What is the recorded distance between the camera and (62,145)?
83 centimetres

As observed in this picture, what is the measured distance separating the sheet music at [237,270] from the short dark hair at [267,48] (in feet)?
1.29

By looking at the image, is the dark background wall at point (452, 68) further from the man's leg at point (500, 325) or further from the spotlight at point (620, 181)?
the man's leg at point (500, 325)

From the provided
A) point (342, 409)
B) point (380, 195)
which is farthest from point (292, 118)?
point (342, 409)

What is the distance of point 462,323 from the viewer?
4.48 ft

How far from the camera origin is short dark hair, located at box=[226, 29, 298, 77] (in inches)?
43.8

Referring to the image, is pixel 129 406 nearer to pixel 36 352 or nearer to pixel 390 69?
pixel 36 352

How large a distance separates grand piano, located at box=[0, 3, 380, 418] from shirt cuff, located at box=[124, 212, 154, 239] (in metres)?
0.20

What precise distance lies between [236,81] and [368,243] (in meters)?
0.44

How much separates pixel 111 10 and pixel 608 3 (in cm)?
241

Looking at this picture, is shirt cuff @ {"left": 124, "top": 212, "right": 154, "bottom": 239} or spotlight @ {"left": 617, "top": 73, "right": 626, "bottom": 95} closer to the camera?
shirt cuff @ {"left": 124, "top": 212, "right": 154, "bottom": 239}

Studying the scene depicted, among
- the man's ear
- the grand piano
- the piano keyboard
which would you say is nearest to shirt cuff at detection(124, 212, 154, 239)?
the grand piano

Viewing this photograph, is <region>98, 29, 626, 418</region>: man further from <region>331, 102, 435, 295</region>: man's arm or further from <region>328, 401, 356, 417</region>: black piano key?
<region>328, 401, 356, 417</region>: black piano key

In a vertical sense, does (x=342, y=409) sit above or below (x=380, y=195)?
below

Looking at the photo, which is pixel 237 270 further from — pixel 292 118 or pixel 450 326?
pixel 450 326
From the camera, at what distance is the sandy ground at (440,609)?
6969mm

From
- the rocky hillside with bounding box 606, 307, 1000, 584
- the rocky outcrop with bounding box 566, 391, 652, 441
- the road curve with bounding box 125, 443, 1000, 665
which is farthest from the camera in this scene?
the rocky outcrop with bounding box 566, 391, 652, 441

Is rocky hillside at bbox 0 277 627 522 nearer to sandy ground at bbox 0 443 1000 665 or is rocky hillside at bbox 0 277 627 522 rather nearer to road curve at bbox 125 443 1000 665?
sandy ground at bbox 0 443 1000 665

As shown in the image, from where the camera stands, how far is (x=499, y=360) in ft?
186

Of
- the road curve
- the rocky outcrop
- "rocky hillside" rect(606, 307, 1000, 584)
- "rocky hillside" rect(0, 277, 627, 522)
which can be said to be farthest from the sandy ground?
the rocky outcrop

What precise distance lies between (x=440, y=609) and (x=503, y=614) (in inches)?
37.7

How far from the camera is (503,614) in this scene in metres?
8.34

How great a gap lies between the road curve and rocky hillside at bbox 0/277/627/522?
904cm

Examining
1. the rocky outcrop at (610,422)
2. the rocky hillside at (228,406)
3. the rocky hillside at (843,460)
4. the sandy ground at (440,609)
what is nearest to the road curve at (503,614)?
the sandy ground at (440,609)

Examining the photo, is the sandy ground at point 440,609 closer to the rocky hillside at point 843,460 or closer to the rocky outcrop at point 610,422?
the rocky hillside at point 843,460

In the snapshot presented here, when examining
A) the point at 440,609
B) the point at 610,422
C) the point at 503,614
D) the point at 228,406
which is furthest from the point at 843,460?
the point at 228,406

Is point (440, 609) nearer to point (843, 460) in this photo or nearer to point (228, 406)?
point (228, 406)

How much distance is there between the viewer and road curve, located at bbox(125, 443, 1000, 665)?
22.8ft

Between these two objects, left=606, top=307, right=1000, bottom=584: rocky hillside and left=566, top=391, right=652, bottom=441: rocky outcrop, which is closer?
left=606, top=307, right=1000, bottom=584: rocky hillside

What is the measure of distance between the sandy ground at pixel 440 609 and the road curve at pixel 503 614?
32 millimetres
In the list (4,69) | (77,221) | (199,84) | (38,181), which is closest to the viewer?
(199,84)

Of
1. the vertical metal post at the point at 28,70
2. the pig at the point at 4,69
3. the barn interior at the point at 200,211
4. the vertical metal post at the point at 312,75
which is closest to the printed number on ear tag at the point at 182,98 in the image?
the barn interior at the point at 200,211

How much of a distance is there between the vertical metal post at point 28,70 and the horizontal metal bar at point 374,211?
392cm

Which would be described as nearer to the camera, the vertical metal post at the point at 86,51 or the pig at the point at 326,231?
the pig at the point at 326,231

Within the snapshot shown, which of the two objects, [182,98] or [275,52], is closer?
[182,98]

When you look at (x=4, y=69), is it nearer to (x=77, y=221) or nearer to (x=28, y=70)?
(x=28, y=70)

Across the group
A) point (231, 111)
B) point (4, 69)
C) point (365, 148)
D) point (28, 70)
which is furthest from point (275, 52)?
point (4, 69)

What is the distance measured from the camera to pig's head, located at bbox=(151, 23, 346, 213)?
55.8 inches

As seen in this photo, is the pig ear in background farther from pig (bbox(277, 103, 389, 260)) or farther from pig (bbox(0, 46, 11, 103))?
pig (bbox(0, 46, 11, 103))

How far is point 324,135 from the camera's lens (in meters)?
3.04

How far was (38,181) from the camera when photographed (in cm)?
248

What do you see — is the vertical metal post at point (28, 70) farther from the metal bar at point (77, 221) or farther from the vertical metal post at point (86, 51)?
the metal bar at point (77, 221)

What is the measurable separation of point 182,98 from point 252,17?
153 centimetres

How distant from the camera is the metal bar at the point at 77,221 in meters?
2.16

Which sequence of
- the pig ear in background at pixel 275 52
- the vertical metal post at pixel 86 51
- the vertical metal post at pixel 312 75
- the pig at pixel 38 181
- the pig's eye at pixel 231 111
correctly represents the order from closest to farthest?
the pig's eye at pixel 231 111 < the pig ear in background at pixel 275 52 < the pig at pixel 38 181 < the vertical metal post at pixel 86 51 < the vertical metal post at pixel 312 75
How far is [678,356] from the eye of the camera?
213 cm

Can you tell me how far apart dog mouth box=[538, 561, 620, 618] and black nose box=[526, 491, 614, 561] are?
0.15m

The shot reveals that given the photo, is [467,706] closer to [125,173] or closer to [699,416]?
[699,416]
------------------------------
■ PROBLEM:
Retype nothing except the lines from the line holding "What is the distance measured" through the last line of the entries, both included.

■ RESULT:
What is the distance measured from the camera to pig's head, located at bbox=(151, 23, 346, 213)?
55.8 inches

As seen in this photo, is the pig ear in background farther from pig (bbox(277, 103, 389, 260)) or farther from pig (bbox(0, 46, 11, 103))?
pig (bbox(0, 46, 11, 103))

How far is point 324,135 from the camera's lens (in meters)?
3.04

How far was (38,181) from the camera when photographed (in cm)?
248

What do you see — is the vertical metal post at point (28, 70) farther from the metal bar at point (77, 221) or farther from the vertical metal post at point (86, 51)?
the metal bar at point (77, 221)

What is the measurable separation of point 182,98 from point 252,17?
153 centimetres

How distant from the camera is the metal bar at the point at 77,221 in meters?
2.16

Which sequence of
- the pig ear in background at pixel 275 52
- the vertical metal post at pixel 86 51
- the vertical metal post at pixel 312 75
- the pig at pixel 38 181
- the pig's eye at pixel 231 111
correctly represents the order from closest to farthest?
the pig's eye at pixel 231 111 < the pig ear in background at pixel 275 52 < the pig at pixel 38 181 < the vertical metal post at pixel 86 51 < the vertical metal post at pixel 312 75
How far is [678,356] from the eye of the camera?
213 cm

Can you tell me how far apart dog mouth box=[538, 561, 620, 618] and black nose box=[526, 491, 614, 561] are?
0.15m

The shot reveals that given the photo, is [467,706] closer to [125,173] or closer to [699,416]?
[699,416]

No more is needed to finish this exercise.